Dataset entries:
● ● ● ●

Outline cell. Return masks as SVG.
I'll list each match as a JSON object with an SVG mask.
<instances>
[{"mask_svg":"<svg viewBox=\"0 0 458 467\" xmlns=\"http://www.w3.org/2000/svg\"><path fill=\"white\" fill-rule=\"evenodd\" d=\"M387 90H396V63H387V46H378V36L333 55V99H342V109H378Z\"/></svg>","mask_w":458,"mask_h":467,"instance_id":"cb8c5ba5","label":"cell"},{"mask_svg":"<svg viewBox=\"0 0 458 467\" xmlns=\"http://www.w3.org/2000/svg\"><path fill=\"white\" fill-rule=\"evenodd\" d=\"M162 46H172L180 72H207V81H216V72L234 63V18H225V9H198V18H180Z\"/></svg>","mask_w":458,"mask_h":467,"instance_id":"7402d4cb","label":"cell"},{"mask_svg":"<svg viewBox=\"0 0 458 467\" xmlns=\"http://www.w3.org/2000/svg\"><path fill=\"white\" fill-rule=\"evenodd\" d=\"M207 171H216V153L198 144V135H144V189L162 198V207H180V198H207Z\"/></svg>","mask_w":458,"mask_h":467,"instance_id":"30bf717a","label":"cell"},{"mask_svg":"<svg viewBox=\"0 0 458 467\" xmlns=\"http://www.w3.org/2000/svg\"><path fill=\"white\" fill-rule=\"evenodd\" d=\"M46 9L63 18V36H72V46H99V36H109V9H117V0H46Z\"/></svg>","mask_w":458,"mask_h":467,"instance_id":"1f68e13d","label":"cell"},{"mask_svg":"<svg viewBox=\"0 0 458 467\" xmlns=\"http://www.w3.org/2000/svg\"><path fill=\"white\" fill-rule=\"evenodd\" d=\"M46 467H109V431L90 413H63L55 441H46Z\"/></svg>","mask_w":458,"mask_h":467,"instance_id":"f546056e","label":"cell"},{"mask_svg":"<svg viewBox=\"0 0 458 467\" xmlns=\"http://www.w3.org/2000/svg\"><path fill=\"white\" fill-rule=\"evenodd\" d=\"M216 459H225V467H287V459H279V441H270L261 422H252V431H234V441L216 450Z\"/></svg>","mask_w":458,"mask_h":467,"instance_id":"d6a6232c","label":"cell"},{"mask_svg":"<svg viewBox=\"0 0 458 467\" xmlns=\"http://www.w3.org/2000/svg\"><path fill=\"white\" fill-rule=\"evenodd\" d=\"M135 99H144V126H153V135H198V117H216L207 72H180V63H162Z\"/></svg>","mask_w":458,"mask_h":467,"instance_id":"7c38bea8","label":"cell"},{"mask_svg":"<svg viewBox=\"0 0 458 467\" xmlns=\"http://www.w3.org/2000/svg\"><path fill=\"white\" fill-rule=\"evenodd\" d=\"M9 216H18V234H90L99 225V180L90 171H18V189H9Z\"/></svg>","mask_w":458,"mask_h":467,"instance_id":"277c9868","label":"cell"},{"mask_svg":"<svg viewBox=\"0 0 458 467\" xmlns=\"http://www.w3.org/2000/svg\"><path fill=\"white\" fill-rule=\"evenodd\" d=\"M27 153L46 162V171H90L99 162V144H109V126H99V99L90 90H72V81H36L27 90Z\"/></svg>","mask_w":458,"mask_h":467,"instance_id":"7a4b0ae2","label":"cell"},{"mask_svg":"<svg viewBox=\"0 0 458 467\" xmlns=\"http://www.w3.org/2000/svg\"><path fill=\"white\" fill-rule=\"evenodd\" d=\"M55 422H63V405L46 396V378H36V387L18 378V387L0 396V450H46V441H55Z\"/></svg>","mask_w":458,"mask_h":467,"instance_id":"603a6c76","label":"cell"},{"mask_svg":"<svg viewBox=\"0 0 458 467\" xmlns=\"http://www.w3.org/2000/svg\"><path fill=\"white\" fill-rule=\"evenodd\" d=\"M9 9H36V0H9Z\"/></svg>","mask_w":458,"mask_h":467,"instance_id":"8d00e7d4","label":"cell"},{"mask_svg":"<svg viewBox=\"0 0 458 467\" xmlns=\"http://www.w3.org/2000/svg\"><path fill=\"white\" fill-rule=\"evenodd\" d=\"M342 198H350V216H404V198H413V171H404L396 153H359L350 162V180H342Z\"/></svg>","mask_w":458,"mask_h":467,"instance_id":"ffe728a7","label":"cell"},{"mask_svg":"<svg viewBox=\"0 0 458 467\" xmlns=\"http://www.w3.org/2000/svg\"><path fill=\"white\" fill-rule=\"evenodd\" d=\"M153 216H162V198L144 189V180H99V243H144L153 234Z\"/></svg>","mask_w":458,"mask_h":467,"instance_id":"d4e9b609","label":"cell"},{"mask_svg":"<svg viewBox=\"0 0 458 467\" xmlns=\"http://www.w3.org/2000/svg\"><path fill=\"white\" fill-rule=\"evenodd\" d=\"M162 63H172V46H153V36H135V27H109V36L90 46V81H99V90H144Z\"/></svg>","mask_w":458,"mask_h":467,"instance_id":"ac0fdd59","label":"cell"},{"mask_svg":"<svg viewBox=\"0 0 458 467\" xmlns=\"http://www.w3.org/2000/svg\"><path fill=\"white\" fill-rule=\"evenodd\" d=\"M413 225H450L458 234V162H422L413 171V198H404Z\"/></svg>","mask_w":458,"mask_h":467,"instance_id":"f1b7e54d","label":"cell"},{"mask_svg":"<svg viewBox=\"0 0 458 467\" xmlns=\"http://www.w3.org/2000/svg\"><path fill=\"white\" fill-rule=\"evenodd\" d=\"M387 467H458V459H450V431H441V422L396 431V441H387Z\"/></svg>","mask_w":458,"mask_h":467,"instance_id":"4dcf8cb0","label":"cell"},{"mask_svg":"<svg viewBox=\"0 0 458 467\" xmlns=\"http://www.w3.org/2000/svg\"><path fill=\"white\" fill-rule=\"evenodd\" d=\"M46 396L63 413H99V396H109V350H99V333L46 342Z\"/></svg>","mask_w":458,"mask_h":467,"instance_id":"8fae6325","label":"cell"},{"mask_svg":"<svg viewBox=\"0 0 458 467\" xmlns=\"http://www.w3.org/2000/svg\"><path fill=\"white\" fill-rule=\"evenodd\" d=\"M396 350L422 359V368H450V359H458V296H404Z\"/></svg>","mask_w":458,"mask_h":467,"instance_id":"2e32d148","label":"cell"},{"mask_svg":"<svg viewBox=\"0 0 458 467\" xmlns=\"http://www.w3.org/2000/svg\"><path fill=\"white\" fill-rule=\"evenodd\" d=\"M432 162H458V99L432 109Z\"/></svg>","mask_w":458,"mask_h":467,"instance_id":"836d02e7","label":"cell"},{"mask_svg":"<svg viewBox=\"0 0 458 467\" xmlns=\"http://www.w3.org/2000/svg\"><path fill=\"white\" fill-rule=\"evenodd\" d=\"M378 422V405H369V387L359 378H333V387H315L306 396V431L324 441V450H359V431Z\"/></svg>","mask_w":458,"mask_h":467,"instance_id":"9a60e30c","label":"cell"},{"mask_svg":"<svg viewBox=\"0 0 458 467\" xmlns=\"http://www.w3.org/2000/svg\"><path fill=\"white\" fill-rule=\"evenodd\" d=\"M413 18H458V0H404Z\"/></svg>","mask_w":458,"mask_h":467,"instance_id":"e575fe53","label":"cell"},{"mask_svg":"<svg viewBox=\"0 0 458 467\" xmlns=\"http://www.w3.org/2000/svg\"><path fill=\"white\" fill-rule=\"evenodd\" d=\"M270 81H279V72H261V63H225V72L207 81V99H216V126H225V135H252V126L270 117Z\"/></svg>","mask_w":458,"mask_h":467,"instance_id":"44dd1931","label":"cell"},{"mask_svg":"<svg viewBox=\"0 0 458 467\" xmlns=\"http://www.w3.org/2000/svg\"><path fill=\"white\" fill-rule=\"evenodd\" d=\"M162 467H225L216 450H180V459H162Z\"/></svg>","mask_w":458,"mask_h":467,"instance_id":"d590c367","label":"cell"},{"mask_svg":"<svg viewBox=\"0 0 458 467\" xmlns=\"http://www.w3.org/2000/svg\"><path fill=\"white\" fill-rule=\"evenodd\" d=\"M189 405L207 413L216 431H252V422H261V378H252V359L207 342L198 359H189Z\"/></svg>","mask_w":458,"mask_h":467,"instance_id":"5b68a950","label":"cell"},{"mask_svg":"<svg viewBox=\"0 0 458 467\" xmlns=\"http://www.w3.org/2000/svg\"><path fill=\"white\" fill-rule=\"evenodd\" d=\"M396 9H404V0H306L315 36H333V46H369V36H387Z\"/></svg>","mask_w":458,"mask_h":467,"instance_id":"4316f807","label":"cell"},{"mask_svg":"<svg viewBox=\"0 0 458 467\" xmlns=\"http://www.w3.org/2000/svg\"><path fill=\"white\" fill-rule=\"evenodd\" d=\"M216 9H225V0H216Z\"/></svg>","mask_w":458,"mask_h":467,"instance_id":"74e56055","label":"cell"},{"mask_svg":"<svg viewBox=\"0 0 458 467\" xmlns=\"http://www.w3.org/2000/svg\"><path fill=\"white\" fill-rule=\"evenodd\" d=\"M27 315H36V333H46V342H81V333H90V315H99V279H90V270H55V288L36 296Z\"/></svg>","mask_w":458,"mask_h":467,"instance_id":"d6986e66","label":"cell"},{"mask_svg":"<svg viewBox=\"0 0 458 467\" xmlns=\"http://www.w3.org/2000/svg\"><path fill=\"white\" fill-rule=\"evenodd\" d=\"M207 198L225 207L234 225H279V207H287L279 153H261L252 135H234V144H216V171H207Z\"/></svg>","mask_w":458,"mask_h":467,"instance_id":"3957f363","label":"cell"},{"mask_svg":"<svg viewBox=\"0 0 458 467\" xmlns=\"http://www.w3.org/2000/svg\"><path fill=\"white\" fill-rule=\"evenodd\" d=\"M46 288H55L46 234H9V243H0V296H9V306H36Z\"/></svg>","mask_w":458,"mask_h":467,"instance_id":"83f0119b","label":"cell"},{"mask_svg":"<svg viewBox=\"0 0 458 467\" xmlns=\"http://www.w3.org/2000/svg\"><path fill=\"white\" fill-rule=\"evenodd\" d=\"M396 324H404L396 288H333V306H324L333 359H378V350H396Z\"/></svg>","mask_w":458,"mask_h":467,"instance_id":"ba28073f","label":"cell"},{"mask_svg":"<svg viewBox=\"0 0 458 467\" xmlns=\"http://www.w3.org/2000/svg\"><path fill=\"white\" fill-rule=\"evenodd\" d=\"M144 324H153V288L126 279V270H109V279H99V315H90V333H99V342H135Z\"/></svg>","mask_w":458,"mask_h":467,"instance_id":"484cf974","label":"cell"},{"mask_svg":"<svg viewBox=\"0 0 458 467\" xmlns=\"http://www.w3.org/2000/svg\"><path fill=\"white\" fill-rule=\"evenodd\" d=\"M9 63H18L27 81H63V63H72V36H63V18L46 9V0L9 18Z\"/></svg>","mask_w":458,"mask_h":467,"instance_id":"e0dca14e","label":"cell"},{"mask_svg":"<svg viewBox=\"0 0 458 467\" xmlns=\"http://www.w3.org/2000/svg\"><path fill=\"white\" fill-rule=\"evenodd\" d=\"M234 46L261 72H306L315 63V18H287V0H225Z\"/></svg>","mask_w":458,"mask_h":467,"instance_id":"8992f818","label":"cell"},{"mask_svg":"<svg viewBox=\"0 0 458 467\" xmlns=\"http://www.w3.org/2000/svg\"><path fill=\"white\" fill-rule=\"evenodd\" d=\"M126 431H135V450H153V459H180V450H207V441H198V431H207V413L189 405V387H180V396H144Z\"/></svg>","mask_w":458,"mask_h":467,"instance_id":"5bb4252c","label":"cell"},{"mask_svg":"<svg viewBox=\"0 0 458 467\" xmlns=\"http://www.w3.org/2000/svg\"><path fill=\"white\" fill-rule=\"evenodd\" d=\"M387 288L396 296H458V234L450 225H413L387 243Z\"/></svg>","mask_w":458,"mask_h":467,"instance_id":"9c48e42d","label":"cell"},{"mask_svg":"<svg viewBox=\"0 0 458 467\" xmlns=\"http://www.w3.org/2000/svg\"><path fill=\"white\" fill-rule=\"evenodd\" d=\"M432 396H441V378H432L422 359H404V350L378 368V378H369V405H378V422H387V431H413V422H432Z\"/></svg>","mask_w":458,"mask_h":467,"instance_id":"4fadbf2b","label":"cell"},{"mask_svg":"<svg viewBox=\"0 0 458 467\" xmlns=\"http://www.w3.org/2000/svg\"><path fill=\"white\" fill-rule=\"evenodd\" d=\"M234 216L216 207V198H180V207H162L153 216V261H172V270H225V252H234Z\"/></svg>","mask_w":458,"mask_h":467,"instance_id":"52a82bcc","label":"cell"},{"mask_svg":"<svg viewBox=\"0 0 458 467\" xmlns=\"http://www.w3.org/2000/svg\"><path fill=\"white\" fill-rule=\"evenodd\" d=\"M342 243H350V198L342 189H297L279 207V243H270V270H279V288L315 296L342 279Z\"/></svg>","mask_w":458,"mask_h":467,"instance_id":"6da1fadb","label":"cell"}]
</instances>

● ● ● ●

Reproduce the lines above word for word, starting from the very first line and ending with the line that contains "<instances>".

Outline cell. Return masks as SVG.
I'll list each match as a JSON object with an SVG mask.
<instances>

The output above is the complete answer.